Blitzen Trapper: American Goldwing

Blitzen Trapper: American Goldwing

Sometimes I feel like a descriptor as worn as “Bob Dylan-like” can get sapped of its prodigious qualities and left sounding almost like an insult. Blitzen Trapper’s Eric Earley has been nursing that tag for the better part of a decade now, and for fairly obvious reasons: his foggy croak, reclusive interviews, and winding, sometimes diverging sense of storytelling have put him in close company with Mr. Zimmerman—but in the best ways possible. Earley earns that status not out of reductive colloquialism, but out of comparable levels of talent.

As such, American Goldwing might be the Dylan-est exhibit in the Blitzen catalog. It’s a centralized expression in plains-riding country and rusted Southern rock, with none of the synths or outwardly quirky freak-folk experiments—instead there’s saloon piano, languid Skynyrd guitar solos, and a dash of pedal steel.

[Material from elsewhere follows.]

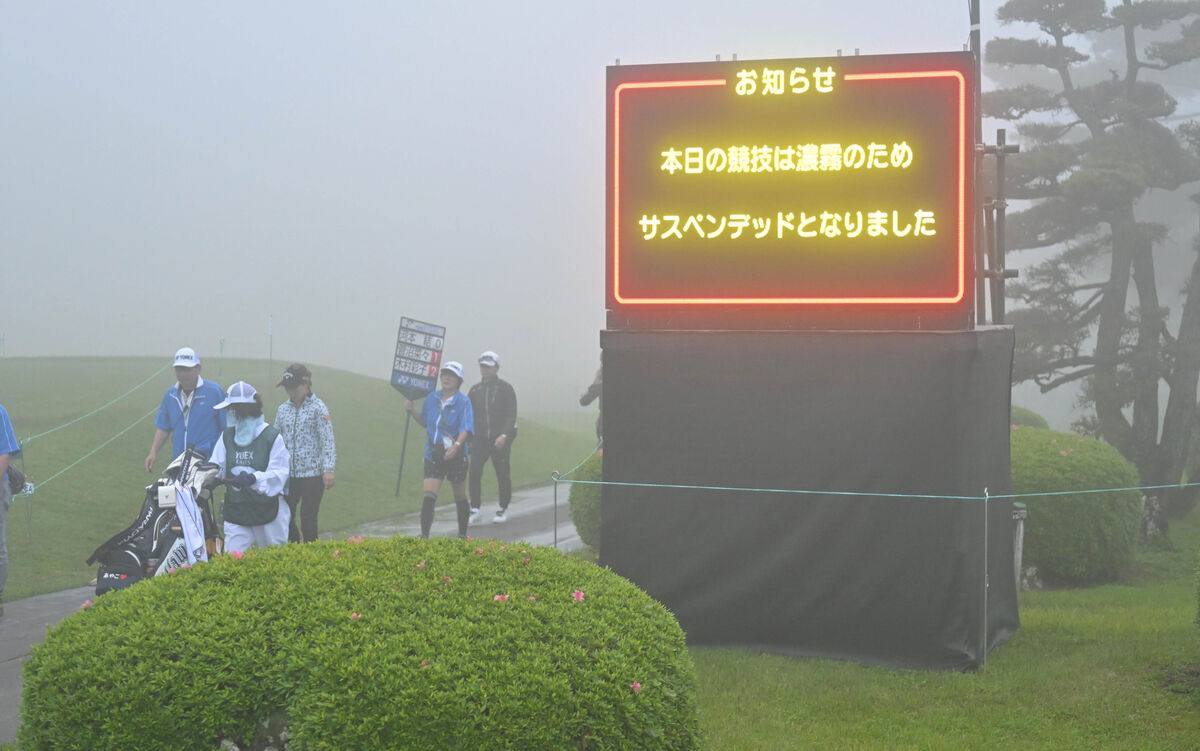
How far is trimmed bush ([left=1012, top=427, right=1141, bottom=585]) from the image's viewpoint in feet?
39.2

Even the title, American Goldwing, is a reference to a freeway-mulching motorbike—it’s a snapshot of Blitzen Trapper at their most giddily undisguised.

It could be a troubling concept, but Earley’s songwriting can make meat-and-potatoes Blitzen just as engaging as prog-harmonium Blitzen. American Goldwing is home to some of the most immediately catchy songs they’ve produced in a career. Songs like the freewheeling, greased-down “Fletcher,” whose components are all delectably unattached, radiate an abstract joy—the kind of tie-loosened fun that comes from the simple pleasure of being in a rock ’n’ roll band, basking in the chemistry of playing with some of your best friends, and making the music you absolutely want to make.

That relaxed, free-of-judgement interplay is what elevates American Goldwing. Blitzen Trapper has never been a band to pay too much heed to critics, but here it’s like a modus operandi. The title track opens with a giant blast of harmonica, the dormant duo of “Astronaut” and “Taking it Easy Too Long” are smeared in lazy pedal steel, the central riff (and name, for that matter) of “Street Fighting Sun” could’ve been plucked off an Allman Brothers jam. The record goes as far to end with a dour ballad called “Stranger in a Strange Land,” which could be taken as a poignant meditation on alienation or woe-is-me clutter depending on your current headspace.

Some listeners might be frustrated that the relative traditionalism of American Goldwing is coming after the ambition of Destroyer of the Void (a la The Hazards of Love to The King is Dead) but frankly, I appreciate the honesty. Goldwing is the sound of a band entirely locked in. Sure, they may be well within their comfort zone, but that doesn’t make it any less enjoyable.